> [Page text]:
** start **

The deadline for entries is Midnight US Eastern Standard Time (-5.00 hours for you UK folks)*Saturday, 21 January 2011*. Voting will be held from *22 January - 28 January*.

*Additional Incentive*
If simply being victorious over your comrades is not enough to possess you to write a story, there will be rep rewards granted to those that participate in the HOES Challenge.

Partipation - 5 reputation points, everyone will receive this
3rd place - 10 reputation points
2nd place - 20 reputation points
1st place - 30 reputation points

If you have any questions, feel free to either PM me or ask in this thread.

Without further nonsense from me, let the writing begin!

*Table of Contents*

Davidicus 40K - Reconciliation

Andygorn - Perchance, a Time for Lovers

Gothik - Bitter Moon

Adrian - The Files

Papa_Nurgle42 - A Beginning, Part I

Brother Emund - Birth of a Warrior

Adrian: The Vengeful Sun


----------



## Davidicus 40k

Wow, 5 Rep for participating? Plus, who wouldn't want to be part of a contest named "HOES"!?!? Well, I'm horrible at coming up with ideas for stories. This is a very early rough draft; I just wanted to get it down on paper (figuratively) before it slipped away. PLEASE criticize.

*Reconciliation* (1099 words)

Early morning light streamed into the hab through the bedroom window. Massanus Kuhn opened his eyes slowly, relishing the last moments of sleep before he had to fully wake. He felt oddly out of place sleeping in a real bed, but he didn’t regret a minute of it. The hab was small, dirty, and had bloodstains running down the walls of the main chamber, but Kuhn didn’t care. He’d rather be here than in a hard sleeping roll, cramped in a tiny Guard tent.

** end **

Lines of data:
** start **

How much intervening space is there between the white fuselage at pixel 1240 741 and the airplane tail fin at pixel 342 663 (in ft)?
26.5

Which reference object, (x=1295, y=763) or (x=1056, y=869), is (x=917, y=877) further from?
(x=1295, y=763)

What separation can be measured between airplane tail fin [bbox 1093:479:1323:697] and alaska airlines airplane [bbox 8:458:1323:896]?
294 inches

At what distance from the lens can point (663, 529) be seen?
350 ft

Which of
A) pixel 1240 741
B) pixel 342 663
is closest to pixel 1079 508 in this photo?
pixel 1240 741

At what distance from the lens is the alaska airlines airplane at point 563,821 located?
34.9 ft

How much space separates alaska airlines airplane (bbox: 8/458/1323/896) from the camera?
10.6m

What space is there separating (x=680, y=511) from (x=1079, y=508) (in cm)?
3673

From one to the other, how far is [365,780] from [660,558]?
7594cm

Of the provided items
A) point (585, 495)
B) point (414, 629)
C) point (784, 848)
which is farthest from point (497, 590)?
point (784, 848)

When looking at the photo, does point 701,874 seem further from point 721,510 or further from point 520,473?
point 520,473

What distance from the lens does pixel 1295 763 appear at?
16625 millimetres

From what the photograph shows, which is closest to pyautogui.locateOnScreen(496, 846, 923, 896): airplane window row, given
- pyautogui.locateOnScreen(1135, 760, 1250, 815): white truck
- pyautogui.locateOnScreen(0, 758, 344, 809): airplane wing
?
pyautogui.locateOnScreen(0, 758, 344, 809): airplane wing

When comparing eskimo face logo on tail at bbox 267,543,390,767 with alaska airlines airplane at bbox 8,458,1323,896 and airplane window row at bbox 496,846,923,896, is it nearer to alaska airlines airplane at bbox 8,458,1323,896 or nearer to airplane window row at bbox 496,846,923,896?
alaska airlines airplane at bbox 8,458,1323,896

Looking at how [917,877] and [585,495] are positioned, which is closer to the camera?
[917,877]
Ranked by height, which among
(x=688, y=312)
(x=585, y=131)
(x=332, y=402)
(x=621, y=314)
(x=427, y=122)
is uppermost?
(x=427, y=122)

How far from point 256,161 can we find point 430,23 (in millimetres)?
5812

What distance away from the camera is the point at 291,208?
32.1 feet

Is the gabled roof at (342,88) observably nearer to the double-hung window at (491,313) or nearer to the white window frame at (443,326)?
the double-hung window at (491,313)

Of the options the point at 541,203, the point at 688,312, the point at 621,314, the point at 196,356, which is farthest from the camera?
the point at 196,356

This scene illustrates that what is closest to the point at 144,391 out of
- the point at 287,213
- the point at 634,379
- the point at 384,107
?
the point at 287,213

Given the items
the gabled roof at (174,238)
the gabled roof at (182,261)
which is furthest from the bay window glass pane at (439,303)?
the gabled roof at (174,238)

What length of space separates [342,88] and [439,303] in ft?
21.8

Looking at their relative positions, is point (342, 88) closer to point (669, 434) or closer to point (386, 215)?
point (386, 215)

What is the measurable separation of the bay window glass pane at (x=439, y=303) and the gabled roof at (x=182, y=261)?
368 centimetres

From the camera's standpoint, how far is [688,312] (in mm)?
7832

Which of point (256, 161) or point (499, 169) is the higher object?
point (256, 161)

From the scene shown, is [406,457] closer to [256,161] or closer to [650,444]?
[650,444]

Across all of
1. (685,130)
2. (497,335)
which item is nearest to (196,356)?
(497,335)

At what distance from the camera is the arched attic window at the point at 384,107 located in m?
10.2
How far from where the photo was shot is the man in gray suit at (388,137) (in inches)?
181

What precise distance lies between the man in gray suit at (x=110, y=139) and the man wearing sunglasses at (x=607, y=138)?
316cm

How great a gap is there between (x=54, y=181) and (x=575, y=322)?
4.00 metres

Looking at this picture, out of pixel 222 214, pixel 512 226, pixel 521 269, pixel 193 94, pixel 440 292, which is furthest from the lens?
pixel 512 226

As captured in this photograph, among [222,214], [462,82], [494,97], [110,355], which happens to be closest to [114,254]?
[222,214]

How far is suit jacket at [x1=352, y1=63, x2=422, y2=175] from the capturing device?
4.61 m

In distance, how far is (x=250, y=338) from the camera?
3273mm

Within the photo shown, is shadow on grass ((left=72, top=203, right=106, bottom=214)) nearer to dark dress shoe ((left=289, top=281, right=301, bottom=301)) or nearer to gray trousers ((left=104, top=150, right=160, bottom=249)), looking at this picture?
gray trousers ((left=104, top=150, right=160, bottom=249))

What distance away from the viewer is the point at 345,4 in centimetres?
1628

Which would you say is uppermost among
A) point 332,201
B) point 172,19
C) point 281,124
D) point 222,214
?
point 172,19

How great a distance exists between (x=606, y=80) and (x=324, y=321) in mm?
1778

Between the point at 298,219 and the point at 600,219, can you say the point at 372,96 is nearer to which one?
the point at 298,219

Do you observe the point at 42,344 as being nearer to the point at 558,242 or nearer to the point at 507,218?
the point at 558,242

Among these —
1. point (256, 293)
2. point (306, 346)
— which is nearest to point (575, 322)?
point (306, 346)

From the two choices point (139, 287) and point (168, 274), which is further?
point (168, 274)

** end **

> [Required tasks]:
**a.** In the contest post, list each reward tier along with the number of reputation points it grants.
**b.** Quote everything in the contest post from "## Davidicus 40k" down to "away. PLEASE criticize.".

> [Task-by-task answers]:
**a.**
Participation: 5 reputation points
3rd place: 10 reputation points
2nd place: 20 reputation points
1st place: 30 reputation points

**b.**
## Davidicus 40k

Wow, 5 Rep for participating? Plus, who wouldn't want to be part of a contest named "HOES"!?!? Well, I'm horrible at coming up with ideas for stories. This is a very early rough draft; I just wanted to get it down on paper (figuratively) before it slipped away. PLEASE criticize.